His intense interest in the interaction between law and psychiatry led him to spend countless hours promoting a greater understanding of how the two areas intersect. A specialist in the field of forensic psychiatry since its development in the 1950s, he was a charter member of the Midwest Chapter of the American Academy of Psychiatry and the Law. In addition to treating outpatients and inpatients, Weaver served as a consultant and special examiner for local courts and agencies. In 1984, he became one of the first medical professionals in the region to be board-certified in forensic psychiatry.

He also served as president of the Cincinnati Society of Psychiatry and the Cincinnati Society of Neurology and Psychiatry. He was a member of the American Academy of Legal Medicine, the American Society of Law and Medicine, the International Academy of Law and Mental Health and the American College of Legal Medicine.

In 1986, Dr. Weaver began teaching Law and Psychiatry as an adjunct professor at Cincinnati Law. Weaver also took many law school classes, including Constitutional law, criminal law, torts, evidence, procedure and jurisprudence. Decades of law students knew Weaver as a fellow student, and students who took his course often had the startling experience of discovering that one of their teachers was also their classmate.

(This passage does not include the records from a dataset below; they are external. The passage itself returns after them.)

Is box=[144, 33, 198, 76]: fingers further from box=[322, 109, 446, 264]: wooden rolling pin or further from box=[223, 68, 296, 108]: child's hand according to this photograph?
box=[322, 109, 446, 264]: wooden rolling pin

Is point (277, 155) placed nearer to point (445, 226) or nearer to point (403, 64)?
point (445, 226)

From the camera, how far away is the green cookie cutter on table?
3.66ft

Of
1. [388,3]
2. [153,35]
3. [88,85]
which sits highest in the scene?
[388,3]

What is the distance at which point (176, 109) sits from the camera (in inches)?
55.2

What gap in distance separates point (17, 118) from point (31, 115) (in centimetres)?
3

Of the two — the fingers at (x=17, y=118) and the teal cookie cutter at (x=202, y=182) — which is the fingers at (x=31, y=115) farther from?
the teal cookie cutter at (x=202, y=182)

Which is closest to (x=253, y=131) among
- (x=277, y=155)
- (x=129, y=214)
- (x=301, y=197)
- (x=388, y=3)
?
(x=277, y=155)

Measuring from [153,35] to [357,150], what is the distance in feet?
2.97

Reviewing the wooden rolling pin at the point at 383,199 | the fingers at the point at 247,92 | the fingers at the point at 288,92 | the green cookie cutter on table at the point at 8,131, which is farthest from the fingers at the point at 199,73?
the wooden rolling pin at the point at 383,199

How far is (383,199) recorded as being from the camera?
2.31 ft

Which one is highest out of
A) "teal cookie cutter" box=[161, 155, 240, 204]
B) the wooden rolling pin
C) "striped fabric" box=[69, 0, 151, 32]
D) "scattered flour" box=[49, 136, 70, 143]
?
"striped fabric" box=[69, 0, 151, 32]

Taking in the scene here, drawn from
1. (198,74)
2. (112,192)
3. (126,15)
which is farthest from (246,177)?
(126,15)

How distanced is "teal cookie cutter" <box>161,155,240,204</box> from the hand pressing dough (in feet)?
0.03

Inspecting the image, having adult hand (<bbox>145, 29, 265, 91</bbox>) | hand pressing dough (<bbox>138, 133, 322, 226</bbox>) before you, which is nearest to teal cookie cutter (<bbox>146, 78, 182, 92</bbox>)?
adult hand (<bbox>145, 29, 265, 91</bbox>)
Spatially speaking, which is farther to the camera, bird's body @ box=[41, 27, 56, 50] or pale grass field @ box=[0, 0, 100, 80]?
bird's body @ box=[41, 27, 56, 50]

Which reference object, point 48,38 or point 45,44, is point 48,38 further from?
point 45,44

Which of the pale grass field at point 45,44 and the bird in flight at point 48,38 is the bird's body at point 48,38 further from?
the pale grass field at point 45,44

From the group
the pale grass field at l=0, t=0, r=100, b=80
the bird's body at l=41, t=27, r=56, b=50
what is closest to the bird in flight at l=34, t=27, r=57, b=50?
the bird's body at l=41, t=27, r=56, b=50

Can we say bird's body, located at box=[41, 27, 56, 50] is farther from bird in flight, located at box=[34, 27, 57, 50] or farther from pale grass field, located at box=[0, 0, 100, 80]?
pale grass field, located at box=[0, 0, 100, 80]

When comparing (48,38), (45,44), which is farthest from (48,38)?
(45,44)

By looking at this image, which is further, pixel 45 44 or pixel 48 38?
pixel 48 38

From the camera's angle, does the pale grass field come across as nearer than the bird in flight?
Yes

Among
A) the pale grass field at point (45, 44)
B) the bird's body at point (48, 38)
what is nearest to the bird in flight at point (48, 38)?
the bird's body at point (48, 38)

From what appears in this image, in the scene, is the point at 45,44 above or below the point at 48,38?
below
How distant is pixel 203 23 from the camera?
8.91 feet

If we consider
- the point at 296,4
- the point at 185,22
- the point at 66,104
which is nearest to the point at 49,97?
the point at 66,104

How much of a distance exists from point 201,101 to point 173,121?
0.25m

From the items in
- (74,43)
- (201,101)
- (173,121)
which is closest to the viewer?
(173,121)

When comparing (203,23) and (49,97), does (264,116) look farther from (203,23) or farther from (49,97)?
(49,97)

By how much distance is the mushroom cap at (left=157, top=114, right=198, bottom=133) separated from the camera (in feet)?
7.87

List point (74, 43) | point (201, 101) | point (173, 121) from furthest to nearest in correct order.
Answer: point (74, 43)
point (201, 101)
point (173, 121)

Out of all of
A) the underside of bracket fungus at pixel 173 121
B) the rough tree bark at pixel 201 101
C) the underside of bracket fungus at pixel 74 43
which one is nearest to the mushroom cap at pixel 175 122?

As a humanitarian and community servant, Weaver took leadership roles in dozens of neighborhood and community organizations. He felt that professional recognition and personal achievements were inconsequential unless the fruits of those achievements helped enlighten society and improve the human condition. His devotion to bettering the community was at the core of his vision for the Weaver Institute.

Weaver maintained an active psychiatric practice and continued to teach at Cincinnati Law until just three weeks before his death on Oct. 25, 2007. He was 86 years old.

“His vision for the Institute that bears his name, his drive to see it succeed and his passion for work at the intersection of law and psychiatry were inspiring,” said former dean Cincinnati Law Professor Louis Bilionis. “Evidence of Glenn’s insight and generosity can be found inside and outside the classroom, in our conferences and lectures and the scholarly publications produced by our faculty and students.”

Weaver was a thoughtful and ever-curious clinician, a dedicated teacher, an extremely generous man, an avid consumer and admirer of scholarship in science and the law and a superb exemplar of life-long learning. The Weaver Institute is honored to carry his name and proudly strives to promote the values exemplified by his exceptional life and career.

The College of Law and the Weaver Institute are thankful for the additional support of Weaver’s widow, Mary Ellen Weaver. A registered nurse, she has supported Weaver’s vision for the Institute and participated in making plans for its future.